Yandex Compute Cloud instance groups during a zonal incident
A zonal incident is a Yandex Cloud infrastructure failure affecting a single availability zone within a region. Such incidents may impact the availability of resources in the affected zone as well as the behavior of multizonal resources, e.g., instance groups.
The allocation policy distinguishes between these two instance group types:
- Zonal: All instances in the group are located in one availability zone.
- Multizonal: Instances in the group are distributed across multiple availability zones.
Instance group behavior during zonal incidents may vary depending on the instance group type:
- Zonal group with instances outside the incident zone
- Zonal group with instances in the incident zone
- Multi-zonal group with instances outside the incident zone
- Multi-zonal group with instances in the incident zone
Also, zonal incidents affect the behavior of services running on instance groups.
Warning
In case of a zonal incident, it is essential you take steps to mitigate its adverse effects on your own.

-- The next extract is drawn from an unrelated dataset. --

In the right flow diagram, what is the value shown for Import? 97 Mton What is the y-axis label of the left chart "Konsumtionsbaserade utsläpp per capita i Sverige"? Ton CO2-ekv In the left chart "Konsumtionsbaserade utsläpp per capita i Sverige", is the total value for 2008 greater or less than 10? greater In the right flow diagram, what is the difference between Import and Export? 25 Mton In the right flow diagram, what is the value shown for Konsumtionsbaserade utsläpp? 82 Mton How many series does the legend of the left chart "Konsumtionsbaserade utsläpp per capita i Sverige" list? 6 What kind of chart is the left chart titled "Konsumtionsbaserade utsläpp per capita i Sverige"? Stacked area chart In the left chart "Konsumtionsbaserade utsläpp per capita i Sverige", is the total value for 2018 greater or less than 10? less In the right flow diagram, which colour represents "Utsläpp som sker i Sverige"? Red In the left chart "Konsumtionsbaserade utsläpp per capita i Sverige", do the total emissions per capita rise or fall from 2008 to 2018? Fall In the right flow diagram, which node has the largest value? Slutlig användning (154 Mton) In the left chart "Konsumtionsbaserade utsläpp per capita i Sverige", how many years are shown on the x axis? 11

After the incident, instance groups are automatically fully recovered. If you modified the instance group configuration prior to the incident, it will be restored once the incident is over.
Zonal group with instances outside the incident zone
Zonal incidents have no impact on zonal instance groups located outside the incident zone.
Zonal group with instances in the incident zone
Warning
In case of a zonal incident, a zonal instance group located in the incident zone may be fully unavailable.
Once the incident is over, the group will be fully recovered. If the instance group was modified during the incident, e.g., the number of instances or their template was updated, these updates will automatically apply after the incident.
Tip
During an incident, create a new instance group in a healthy availability zone.
Also, to ensure fault tolerance, we recommend hosting instance groups in all availability zones.
Multi-zonal group with instances outside the incident zone
Zonal incidents have no impact on instance groups located in multiple unaffected zones.
For example, if the incident only affected the
ru-central1-a
zone, and the group’s instances are located in theru-central1-b
andru-central1-d
zones.
Tip
During an incident, avoid updating the instance group’s allocation policy in terms of instance placement in the affected zone.
Multi-zonal group with instances in the incident zone
Warning
In case of a zonal incident, all instances located in the incident zone may be unavailable.
Zonal incidents affect instance group behavior in the incident area. To the most part, such an instance group will work correctly on other zones. For more information, see Multi-zonal Yandex Compute Cloud instance group with instances in the incident zone.
Yandex Cloud services running on instance groups
Some Yandex Cloud services base their resources on instance groups, e.g.:
- Yandex Application Load Balancer uses instance groups as L7 load balancer resource units.
- Yandex Managed Service for Kubernetes uses instance groups as cluster node groups.
- Yandex Managed Service for YDB uses instance groups as cluster nodes in dedicated mode.
Tip
To mitigate the effects of a zonal incident for such services, we recommend the same measures as when working with instance groups directly.
To compensate for lost capacity from the affected zone, set the maximum number of nodes or resource units with a performance buffer.